Unfortunately, these “green,” or eco-friendly, fireworks are not widely used due to their higher cost. They are more often used for indoor pyrotechnic shows to provide a safer environment for the confined audience. However, simply because a fireworks show is outdoors does not means it is safe. The EPA conducted a study in 2007 that measured the perchlorate levels in an Oklahoma lake where a fireworks show is held once a year on Fourth of July. Only 14 hours after the show, perchlorate levels in the lake were 1000 times higher than normal. It was also determined that, on average, it takes between 20 and 80 days for the elevated concentration to return to its natural level. Yet, because there are no federal regulations regarding perchlorate, most fireworks shows use the standard (and more deleterious) kind of pyrotechnic.
During the 2014 New Year’s holiday, Dubai set a Guinness World Record for hosting the world’s largest fireworks display. One of their resorts set off 400,000 fireworks along the beachfront in six minutes. Walt Disney World consumes the largest number of fireworks in the United States per year. While skeptics may say that the perchlorates in fireworks can’t do much harm when fireworks are used infrequently, there is no disputing that when very crowded and populated places routinely employ the use of standard, perchlorate-ridden fireworks, the harmful substance inevitably accumulates, much to the detriment of those visiting.
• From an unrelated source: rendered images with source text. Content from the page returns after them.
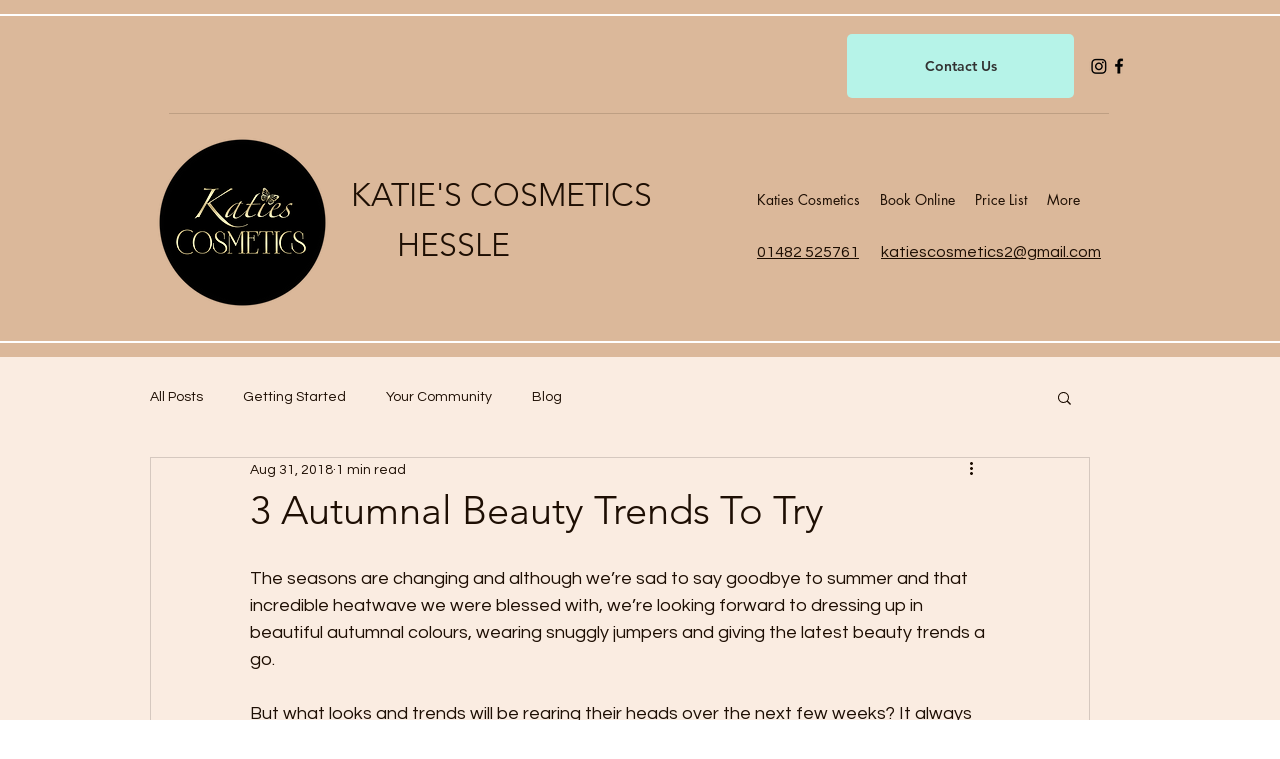

--- FILE ---
content_type: application/javascript
request_url: https://static.parastorage.com/services/communities-blog-ooi/1.3103.0/client-viewer/2451.chunk.min.js
body_size: 1566
content:
"use strict";(("undefined"!=typeof self?self:this).webpackJsonp__wix_communities_blog_ooi=("undefined"!=typeof self?self:this).webpackJsonp__wix_communities_blog_ooi||[]).push([[2451],{14561:(t,e,n)=>{function r(t){return[...t].reduce(((t,[e,n])=>(t[e]=n,t)),{})}n.d(e,{P:()=>r,f:()=>E});const E=t=>t&&(t=>t&&/^#([A-Fa-f0-9]{6}|[A-Fa-f0-9]{8}|[A-Fa-f0-9]{3}|[A-Fa-f0-9]{4})$/.test(t))(t)?t:void 0},87573:(t,e,n)=>{n.d(e,{Np:()=>L,Vh:()=>E,gL:()=>r,n8:()=>c});var r=(t=>(t.AUTO="AUTO",t.LEFT="LEFT",t.RIGHT="RIGHT",t.CENTER="CENTER",t.JUSTIFY="JUSTIFY",t.UNRECOGNIZED="UNRECOGNIZED",t))(r||{}),E=(t=>(t.SELF="SELF",t.BLANK="BLANK",t.PARENT="PARENT",t.TOP="TOP",t.UNRECOGNIZED="UNRECOGNIZED",t))(E||{}),c=(t=>(t.CENTER="CENTER",t.LEFT="LEFT",t.RIGHT="RIGHT",t.UNRECOGNIZED="UNRECOGNIZED",t))(c||{}),L=(t=>(t.CONTENT="CONTENT",t.SMALL="SMALL",t.ORIGINAL="ORIGINAL",t.FULL_WIDTH="FULL_WIDTH",t.UNRECOGNIZED="UNRECOGNIZED",t))(L||{})},81340:(t,e,n)=>{n.d(e,{A:()=>r,g:()=>E});var r=(t=>(t.PARAGRAPH="PARAGRAPH",t.TEXT="TEXT",t.HEADING="HEADING",t.BULLETED_LIST="BULLETED_LIST",t.ORDERED_LIST="ORDERED_LIST",t.LIST_ITEM="LIST_ITEM",t.BLOCKQUOTE="BLOCKQUOTE",t.CODE_BLOCK="CODE_BLOCK",t.VIDEO="VIDEO",t.DIVIDER="DIVIDER",t.FILE="FILE",t.GALLERY="GALLERY",t.GIF="GIF",t.HTML="HTML",t.IMAGE="IMAGE",t.LINK_PREVIEW="LINK_PREVIEW",t.MAP="MAP",t.POLL="POLL",t.APP_EMBED="APP_EMBED",t.BUTTON="BUTTON",t.COLLAPSIBLE_LIST="COLLAPSIBLE_LIST",t.TABLE="TABLE",t.EMBED="EMBED",t.COLLAPSIBLE_ITEM="COLLAPSIBLE_ITEM",t.COLLAPSIBLE_ITEM_TITLE="COLLAPSIBLE_ITEM_TITLE",t.COLLAPSIBLE_ITEM_BODY="COLLAPSIBLE_ITEM_BODY",t.TABLE_CELL="TABLE_CELL",t.TABLE_ROW="TABLE_ROW",t.EXTERNAL="EXTERNAL",t.AUDIO="AUDIO",t.CAPTION="CAPTION",t.LAYOUT="LAYOUT",t.LAYOUT_CELL="LAYOUT_CELL",t.SHAPE="SHAPE",t.UNRECOGNIZED="UNRECOGNIZED",t))(r||{}),E=(t=>(t.BOLD="BOLD",t.ITALIC="ITALIC",t.UNDERLINE="UNDERLINE",t.SPOILER="SPOILER",t.ANCHOR="ANCHOR",t.MENTION="MENTION",t.LINK="LINK",t.COLOR="COLOR",t.FONT_SIZE="FONT_SIZE",t.EXTERNAL="EXTERNAL",t.STRIKETHROUGH="STRIKETHROUGH",t.SUPERSCRIPT="SUPERSCRIPT",t.SUBSCRIPT="SUBSCRIPT",t.FONT_FAMILY="FONT_FAMILY",t.UNRECOGNIZED="UNRECOGNIZED",t))(E||{})},18377:(t,e,n)=>{n(42920)},38271:(t,e,n)=>{n.d(e,{ee:()=>r,w3:()=>E,w_:()=>c});n(90717);const r=t=>({equals:(e,n)=>e===n||t(e,n)}),E=t=>r(((e,n)=>{for(const r in t)if(!t[r].equals(e[r],n[r]))return!1;return!0})),c={equals:(t,e)=>t===e};c.equals},84502:(t,e,n)=>{n.d(e,{I3:()=>L,T9:()=>T,jk:()=>o});var r=n(38271),E=n(90717);const c=t=>(e,n)=>e===n||0===t(e,n),L=t=>({equals:c(t),compare:(e,n)=>e===n?0:t(e,n)}),o=(E.ue,t=>(e,n)=>e===n||t.compare(e,n)<1?e:n),T=t=>(e,n)=>e===n||t.compare(e,n)>-1?e:n;r.w_.equals},56422:(t,e,n)=>{n.d(e,{$X:()=>K,$v:()=>U,Ak:()=>a,BC:()=>O,Cs:()=>s,HV:()=>M,Hs:()=>u,Ie:()=>o,J_:()=>T,KO:()=>y,Kv:()=>Z,RE:()=>S,T9:()=>H,TS:()=>f,VN:()=>R,XK:()=>p,cs:()=>B,d5:()=>d,jK:()=>N,jk:()=>g,kI:()=>I,nZ:()=>G,of:()=>l,qu:()=>v,ue:()=>D,y1:()=>_,yO:()=>P});n(18377);var r=n(38271),E=n(90717),c=n(42920),L=(n(84502),n(99415));const o=c.rb,T=c.J_,I=(t,e)=>t<0||t>=e.length,s=t=>e=>[t,...e],u=s,a=t=>e=>[...e,t],O=a,N=(t,e,n)=>{if(T(n)){const r=c.aO(n);return r.splice(t,0,e),r}return[e]},R=(t,e,n)=>{if(n[t]===e)return n;{const r=c.aO(n);return r[t]=e,r}},A=t=>e=>{const n=Math.max(0,Math.floor(e)),r=[t(0)];for(let e=1;e<n;e++)r.push(t(e));return r},_=(t,e)=>t<=e?A((e=>t+e))(e-t+1):[t];function i(t,e){return e?t.concat(e):e=>e.concat(t)}const C=t=>e=>{const n=[t,e[0]];for(let r=1;r<e.length;r++)n.push(t,e[r]);return n},l=c.Gr,f=(t,e)=>S(t,((t,n,r)=>e(n,r))),D=t=>e=>n=>n.slice(1).reduce(((n,r)=>t.concat(n,e(r))),e(n[0])),p=(t,e)=>U(t,((t,n,r)=>e(n,r))),S=(t,e)=>n=>n.reduce(((t,n,r)=>e(r,t,n)),t),P=t=>e=>n=>n.slice(1).reduce(((n,r,E)=>t.concat(n,e(E+1,r))),e(0,n[0])),U=(t,e)=>n=>n.reduceRight(((t,n,r)=>e(r,n,t)),t),h=c.d5,B=t=>({show:e=>`[${e.map(t.show).join(", ")}]`}),G=t=>(0,r.ee)(((e,n)=>e.length===n.length&&e.every(((e,r)=>t.equals(e,n[r]))))),d=(c.FR,h),F=c.RT,M=t=>t[t.length-1],g=t=>{const e=L.jk(t);return t=>t.reduce(e.concat)},H=t=>{const e=L.T9(t);return t=>t.reduce(e.concat)},y=t=>e=>e.reduce(t.concat),K=t=>{const e=y(t);return t=>(0,E.L3)((t=>e=>{const n=F(e);return T(n)?(0,E.Fs)(n,C(t),u(d(e))):e})(t),e)};function v(t,e){return void 0===e?u(t):(0,E.Fs)(e,u(t))}const Z=(t,e)=>(0,E.Fs)(t,i([e]))},99415:(t,e,n)=>{n.d(e,{KO:()=>u,$1:()=>I,HV:()=>s,T9:()=>o,jk:()=>L,Tb:()=>N,ey:()=>R,vH:()=>i,Bn:()=>A,pO:()=>_,sF:()=>a,w3:()=>T});var r=n(90717),E=n(42920);var c=n(84502);const L=t=>({concat:c.jk(t)}),o=t=>({concat:c.T9(t)}),T=t=>({concat:(e,n)=>{const r={};for(const c in t)E.zy.call(t,c)&&(r[c]=t[c].concat(e[c],n[c]));return r}}),I=()=>({concat:r.D_}),s=()=>({concat:(t,e)=>e}),u=t=>e=>n=>n.reduce(((e,n)=>t.concat(e,n)),e),a=(O=void 0,{concat:()=>O});var O;const N={concat:(t,e)=>t&&e},R={concat:(t,e)=>t||e},A={concat:(t,e)=>t+e},_={concat:(t,e)=>t+e},i={concat:(t,e)=>t*e}},90717:(t,e,n)=>{n.d(e,{D_:()=>r,Fs:()=>T,L3:()=>o,Mi:()=>E,SK:()=>I,XY:()=>s,dY:()=>c,ue:()=>L});function r(t){return t}const E=r;function c(t){return()=>t}const L=c(!0);function o(t,e,n,r,E,c,L,o,T){switch(arguments.length){case 1:return t;case 2:return function(){return e(t.apply(this,arguments))};case 3:return function(){return n(e(t.apply(this,arguments)))};case 4:return function(){return r(n(e(t.apply(this,arguments))))};case 5:return function(){return E(r(n(e(t.apply(this,arguments)))))};case 6:return function(){return c(E(r(n(e(t.apply(this,arguments))))))};case 7:return function(){return L(c(E(r(n(e(t.apply(this,arguments)))))))};case 8:return function(){return o(L(c(E(r(n(e(t.apply(this,arguments))))))))};case 9:return function(){return T(o(L(c(E(r(n(e(t.apply(this,arguments)))))))))}}}function T(t,e,n,r,E,c,L,o,T){switch(arguments.length){case 1:return t;case 2:return e(t);case 3:return n(e(t));case 4:return r(n(e(t)));case 5:return E(r(n(e(t))));case 6:return c(E(r(n(e(t)))));case 7:return L(c(E(r(n(e(t))))));case 8:return o(L(c(E(r(n(e(t)))))));case 9:return T(o(L(c(E(r(n(e(t))))))));default:{let t=arguments[0];for(let e=1;e<arguments.length;e++)t=arguments[e](t);return t}}}const I=(t,e)=>e;const s=(t,e)=>{const n="number"==typeof t?e=>e.length>=t:t;return function(){const t=Array.from(arguments);return n(arguments)?e.apply(this,t):n=>e(n,...t)}}},42920:(t,e,n)=>{n.d(e,{$I:()=>r,FG:()=>T,FR:()=>A,Gr:()=>u,J_:()=>a,OC:()=>o,RT:()=>N,Ru:()=>E,aO:()=>i,d5:()=>O,dv:()=>c,kb:()=>I,pG:()=>s,rb:()=>R,zN:()=>L,zy:()=>_});const r=t=>"None"===t._tag,E=t=>"Some"===t._tag,c={_tag:"None"},L=t=>({_tag:"Some",value:t}),o=t=>"Left"===t._tag,T=t=>"Right"===t._tag,I=t=>({_tag:"Left",left:t}),s=t=>({_tag:"Right",right:t}),u=t=>[t],a=t=>t.length>0,O=t=>t[0],N=t=>t.slice(1),R=[],A={},_=Object.prototype.hasOwnProperty,i=t=>[t[0],...t.slice(1)]},95020:(t,e,n)=>{n.d(e,{HC:()=>c,Ih:()=>E,_k:()=>r});n(56422);const r={equals:(t,e)=>t===e,compare:(t,e)=>t<e?-1:t>e?1:0},E=t=>t.toUpperCase(),c=(t,e)=>n=>n.replace(t,e)}}]);
//# sourceMappingURL=2451.chunk.min.js.map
Nitrogen seems to be popping up around modern society more and more frequently, primarily as a problem-solver. This magical element not only improves our Independence Day celebrations, but it also is being used more frequently to replace compressed air in vehicle tires, improving safety, handling, fuel economy, and tire lifespan. Many problems of today no longer need to wait for the solutions of tomorrow thanks to the priceless properties of good old nitrogen.